═════ Data provided

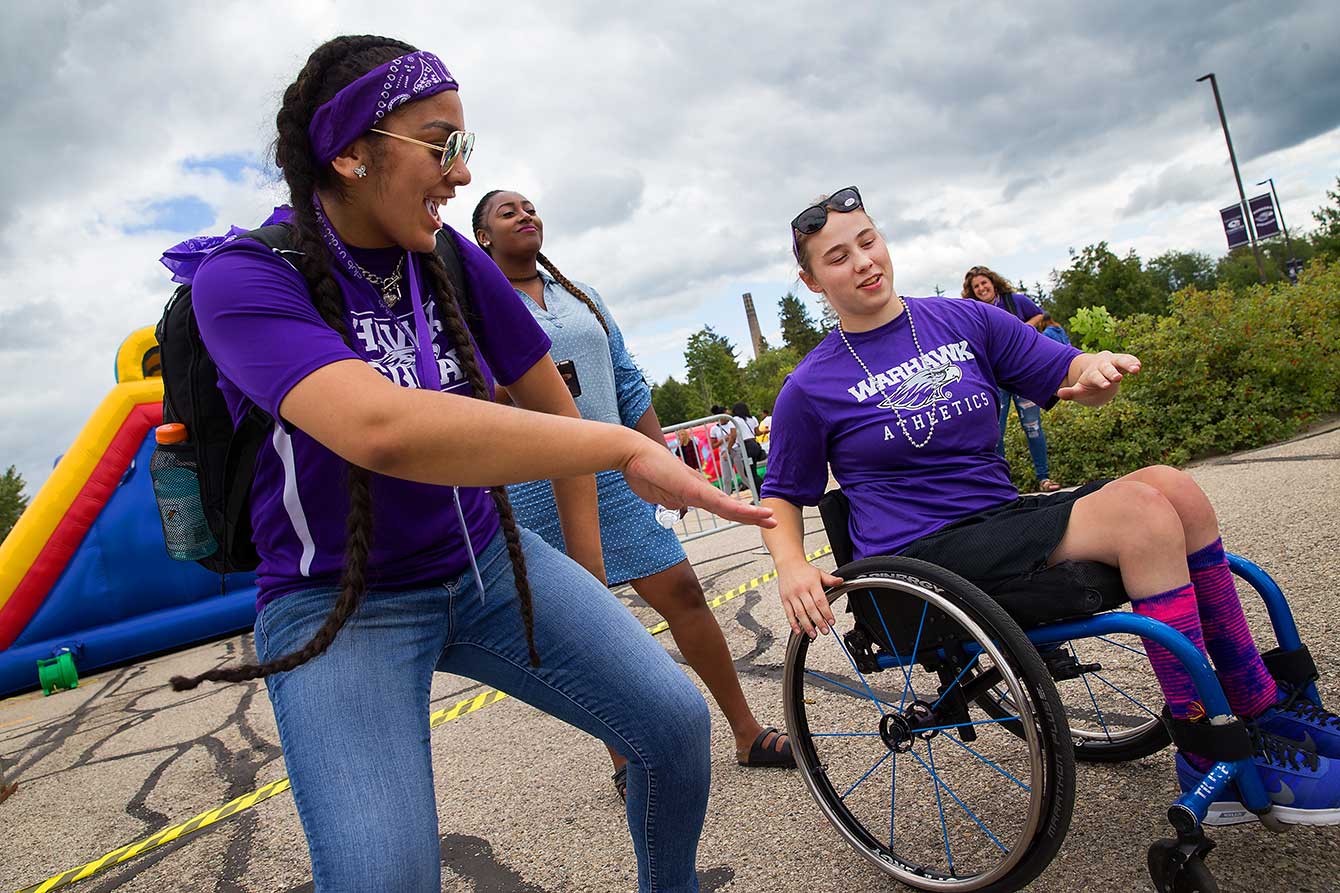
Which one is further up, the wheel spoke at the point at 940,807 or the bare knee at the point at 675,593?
the bare knee at the point at 675,593

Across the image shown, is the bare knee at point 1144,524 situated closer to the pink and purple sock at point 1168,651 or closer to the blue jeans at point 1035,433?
the pink and purple sock at point 1168,651

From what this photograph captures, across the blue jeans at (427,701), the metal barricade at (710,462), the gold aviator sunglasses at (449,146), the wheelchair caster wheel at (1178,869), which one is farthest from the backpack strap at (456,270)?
the metal barricade at (710,462)

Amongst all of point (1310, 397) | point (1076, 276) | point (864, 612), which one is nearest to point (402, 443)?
point (864, 612)

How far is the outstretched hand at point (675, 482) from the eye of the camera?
1251 millimetres

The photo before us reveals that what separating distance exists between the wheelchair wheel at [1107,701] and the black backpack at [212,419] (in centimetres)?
163

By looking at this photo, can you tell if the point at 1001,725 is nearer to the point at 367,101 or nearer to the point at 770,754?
the point at 770,754

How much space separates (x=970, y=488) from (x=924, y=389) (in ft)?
0.90

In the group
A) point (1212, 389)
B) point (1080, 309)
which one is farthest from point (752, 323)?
point (1212, 389)

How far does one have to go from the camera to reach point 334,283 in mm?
1496

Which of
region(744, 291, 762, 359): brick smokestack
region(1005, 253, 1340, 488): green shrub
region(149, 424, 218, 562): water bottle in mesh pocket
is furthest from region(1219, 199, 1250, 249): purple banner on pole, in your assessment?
region(744, 291, 762, 359): brick smokestack

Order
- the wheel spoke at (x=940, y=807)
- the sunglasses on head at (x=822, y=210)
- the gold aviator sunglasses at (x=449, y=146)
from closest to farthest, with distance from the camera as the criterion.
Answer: the gold aviator sunglasses at (x=449, y=146)
the wheel spoke at (x=940, y=807)
the sunglasses on head at (x=822, y=210)

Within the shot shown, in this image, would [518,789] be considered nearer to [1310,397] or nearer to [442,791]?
[442,791]

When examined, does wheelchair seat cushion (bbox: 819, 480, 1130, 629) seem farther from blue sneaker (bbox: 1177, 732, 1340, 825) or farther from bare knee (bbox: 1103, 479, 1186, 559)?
blue sneaker (bbox: 1177, 732, 1340, 825)

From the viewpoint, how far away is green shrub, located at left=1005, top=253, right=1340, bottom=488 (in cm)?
696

══════════

• **Problem requirements**: Copy all of the items above word for word, leaving out the picture.

• **Exercise response**:
Which one is further up, the wheel spoke at the point at 940,807 or the bare knee at the point at 675,593?
the bare knee at the point at 675,593

Across the image shown, is the bare knee at point 1144,524 situated closer to the pink and purple sock at point 1168,651 or closer to the blue jeans at point 1035,433?
the pink and purple sock at point 1168,651

From what this photograph captures, across the blue jeans at (427,701), the metal barricade at (710,462), the gold aviator sunglasses at (449,146), the wheelchair caster wheel at (1178,869), which one is farthest from the backpack strap at (456,270)?
the metal barricade at (710,462)

Amongst all of point (1310, 397) | point (1076, 276) | point (864, 612), which one is nearest to point (402, 443)?
point (864, 612)

How far is the outstretched hand at point (675, 482) from the eye of the camera?
1251 millimetres

The photo before us reveals that what separating distance exists between the wheelchair wheel at [1107,701] and the black backpack at [212,419] (in centimetres)?
163

By looking at this photo, can you tell if the point at 1001,725 is nearer to the point at 367,101 or nearer to the point at 770,754?
the point at 770,754

How much space separates (x=970, y=488) from (x=924, y=389) (in ft)?
0.90

In the group
A) point (1212, 389)
B) point (1080, 309)
which one is farthest from point (752, 323)?
point (1212, 389)

How far does one have to go from the camera to reach point 334,283 in mm?
1496

Which of
region(744, 291, 762, 359): brick smokestack
region(1005, 253, 1340, 488): green shrub
region(149, 424, 218, 562): water bottle in mesh pocket
is furthest from region(1219, 199, 1250, 249): purple banner on pole, in your assessment?
region(744, 291, 762, 359): brick smokestack

Order
- the wheel spoke at (x=940, y=807)
- the sunglasses on head at (x=822, y=210)
- the gold aviator sunglasses at (x=449, y=146)
from closest to farthest, with distance from the camera as the criterion.
Answer: the gold aviator sunglasses at (x=449, y=146)
the wheel spoke at (x=940, y=807)
the sunglasses on head at (x=822, y=210)

Within the shot shown, in this image, would [518,789] be considered nearer to [1310,397] or nearer to [442,791]?
[442,791]

When examined, does wheelchair seat cushion (bbox: 819, 480, 1130, 629) seem farther from blue sneaker (bbox: 1177, 732, 1340, 825) or farther from bare knee (bbox: 1103, 479, 1186, 559)?
blue sneaker (bbox: 1177, 732, 1340, 825)

From the viewpoint, how far away is green shrub, located at left=1005, top=253, right=1340, bottom=488 (in cm)?
696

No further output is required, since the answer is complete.